→ Your task: Please go through the entries below and keep only the lines that contain the string "sequence". Copy each of those lines in full.

→ Data for this task:
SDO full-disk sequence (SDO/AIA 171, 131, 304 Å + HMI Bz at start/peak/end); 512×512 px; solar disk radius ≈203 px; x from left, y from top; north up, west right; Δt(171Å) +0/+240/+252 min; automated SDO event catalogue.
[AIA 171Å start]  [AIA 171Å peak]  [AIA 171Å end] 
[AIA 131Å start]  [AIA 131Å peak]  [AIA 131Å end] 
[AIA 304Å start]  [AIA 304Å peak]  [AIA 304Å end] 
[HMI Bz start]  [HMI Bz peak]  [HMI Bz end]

==

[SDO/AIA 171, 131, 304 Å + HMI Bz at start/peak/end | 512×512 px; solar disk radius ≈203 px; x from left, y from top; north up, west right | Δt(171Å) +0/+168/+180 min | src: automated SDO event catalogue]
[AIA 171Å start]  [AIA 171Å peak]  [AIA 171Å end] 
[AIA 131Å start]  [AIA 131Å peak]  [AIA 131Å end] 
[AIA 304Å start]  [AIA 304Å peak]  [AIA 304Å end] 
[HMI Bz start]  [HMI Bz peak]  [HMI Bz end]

→ The output:
SDO full-disk sequence (SDO/AIA 171, 131, 304 Å + HMI Bz at start/peak/end); 512×512 px; solar disk radius ≈203 px; x from left, y from top; north up, west right; Δt(171Å) +0/+240/+252 min; automated SDO event catalogue.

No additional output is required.